BEIRUT: Just under 10 percent of Lebanese women believe a man is justified in beating his wife, according to a U.N.-sponsored report released Thursday, which painted a mixed picture for Lebanon’s progress in key development factors.
The United Nations Development Program’s annual Human Development Report, entitled “Sustaining Human Progress: Reducing Vulnerabilities and Building Resilience,” also concluded that Arab states were improving overall.
“By addressing vulnerabilities, all people may share in development progress, and human development will become increasingly equitable and sustainable,” UNDP Administrator Helen Clark said in a statement.
Aside from the news that 9.7 percent of Lebanese women aged 18-49 believe that a man should be able to physically discipline his wife, the report also showed that Lebanon’s citizens now enjoy an average life expectancy of 80 years, a figure that has improved by 12 years since 1980. Women tend to live to around the age of 82 and men to 78.
Overall, Lebanon’s Human Development Index score is 0.765, ranking it 65th alongside central-American nation Panama out of 187 countries and territories studied.
HDI is a measure of long-term progress in three basic dimensions of human development: a long and healthy life, access to knowledge, and a decent standard of living.
“Lebanon’s 2013 HDI of 0.765 is above the average of 0.735 for countries in the high human development group and above the average of 0.682 for countries in the Arab States. From the Arab States, countries which are close to Lebanon 2013 HDI rank and to some extent in population size are Jordan and Kuwait, which have HDIs ranked 77 and 46 respectively,” the report read.
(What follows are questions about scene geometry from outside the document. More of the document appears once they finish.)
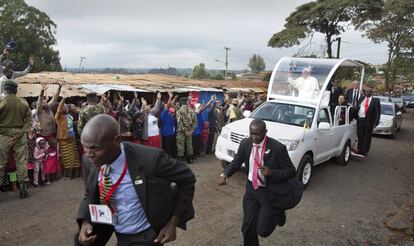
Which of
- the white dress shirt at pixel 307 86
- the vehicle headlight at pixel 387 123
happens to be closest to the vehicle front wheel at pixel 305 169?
the white dress shirt at pixel 307 86

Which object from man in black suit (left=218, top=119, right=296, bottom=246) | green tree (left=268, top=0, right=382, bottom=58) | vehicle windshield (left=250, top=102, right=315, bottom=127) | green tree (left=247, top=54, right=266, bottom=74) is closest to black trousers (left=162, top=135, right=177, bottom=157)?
vehicle windshield (left=250, top=102, right=315, bottom=127)

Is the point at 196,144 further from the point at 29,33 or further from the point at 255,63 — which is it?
the point at 255,63

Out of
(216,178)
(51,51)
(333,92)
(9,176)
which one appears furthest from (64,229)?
(51,51)

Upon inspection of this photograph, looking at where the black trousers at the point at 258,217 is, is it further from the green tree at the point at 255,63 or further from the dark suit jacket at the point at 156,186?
the green tree at the point at 255,63

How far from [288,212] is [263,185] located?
2.39 m

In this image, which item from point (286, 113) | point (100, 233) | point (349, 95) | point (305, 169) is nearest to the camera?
point (100, 233)

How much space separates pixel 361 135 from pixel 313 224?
5720 millimetres

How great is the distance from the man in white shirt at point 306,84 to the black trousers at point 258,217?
5.22 m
But the news is not all positive, with Lebanon falling majorly behind in at least one key field: income inequality.
At 30 percent, income inequality in Lebanon is the highest observed in the Middle East. When adjusted to take into account this factor, Lebanon’s HDI score drops to 0.606.
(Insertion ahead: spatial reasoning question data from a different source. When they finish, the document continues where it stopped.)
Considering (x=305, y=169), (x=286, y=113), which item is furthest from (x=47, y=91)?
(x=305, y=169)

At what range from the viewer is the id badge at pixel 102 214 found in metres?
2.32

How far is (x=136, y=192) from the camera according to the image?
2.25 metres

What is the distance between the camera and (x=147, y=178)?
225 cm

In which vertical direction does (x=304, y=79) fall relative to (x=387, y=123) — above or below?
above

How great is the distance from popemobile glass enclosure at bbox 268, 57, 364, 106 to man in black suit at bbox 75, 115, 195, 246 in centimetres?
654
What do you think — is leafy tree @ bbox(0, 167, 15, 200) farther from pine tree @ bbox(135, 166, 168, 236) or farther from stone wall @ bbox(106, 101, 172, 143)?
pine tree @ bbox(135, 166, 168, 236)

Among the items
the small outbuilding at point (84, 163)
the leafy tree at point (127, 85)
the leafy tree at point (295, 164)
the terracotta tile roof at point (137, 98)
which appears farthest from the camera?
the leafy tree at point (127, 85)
Lebanon is also ranked 80th out of 149 countries in the Gender Inequality index. Lebanon does not grant women the right to pass on citizenship, only 20.8 percent of women in Lebanon participate in the workforce. Despite this, there is only a 0.1 percent difference between the number of men and women who have achieved a secondary level of education.
Regionally, development is impressive, said the report, especially considering recent tumultuous developments that have spread throughout the Middle East and fomented unrest in a number of states.
Syria is plagued by a bloody civil war, Iraq is struggling to deal with an Islamist insurgency, Egypt has had long periods of civil unrest marked by violent clashes, and Lebanon has been hit by a spate of suicide bombings.
The region is also home to a number of refugees, – particularly from Palestine, Iraq and Syria – people that “often live in poverty without access to public services such as basic health care and education. Such deprivations can cause lasting health problems, including mental health complications and contribute to lost livelihoods, undermining long-term capabilities.”
Lebanon has been the country most significantly burdened by refugee populations, specifically from the Syrian crisis, with over 1 million registered refugees currently residing here.
The Social Affairs Ministry and other ministries have had to spend large amounts of money on the refugee crisis, sometimes causing other developmental projects to be placed lower down the totem pole of priorities.
Sudan, a country that has been beset by war among a myriad of other problems, is at the farthest end of the human development spectrum, and ranks lowest in the region.
Some countries in the Middle East, however, are enjoying peaceful and prosperous times that are causing their HDI score to shoot skyward. Qatar leads the region in terms of human development, likely due to its decision to invest its oil wealth in institutions and educational programs that benefit its citizens.
The Middle East was also found to have a per capita income that is 15 percent higher than the world average, though that is likely increased by countries like Kuwait.
Regional education inequality on the other hand falls well below the global average, and domestic violence approval was high, with some 90 percent of women in Jordan saying it was OK for a husband to beat his wife to discipline her.
“Youth is opportunity, history has proven this,” Sima Bahous, UNDP Director for the Regional Bureau for Arab States, said in the press release for the report.
“Indeed, it is precisely at this point in the demographic arc, when the proportion of young people reaches a peak that regions and countries around the world have achieved positive transformational change,” she added.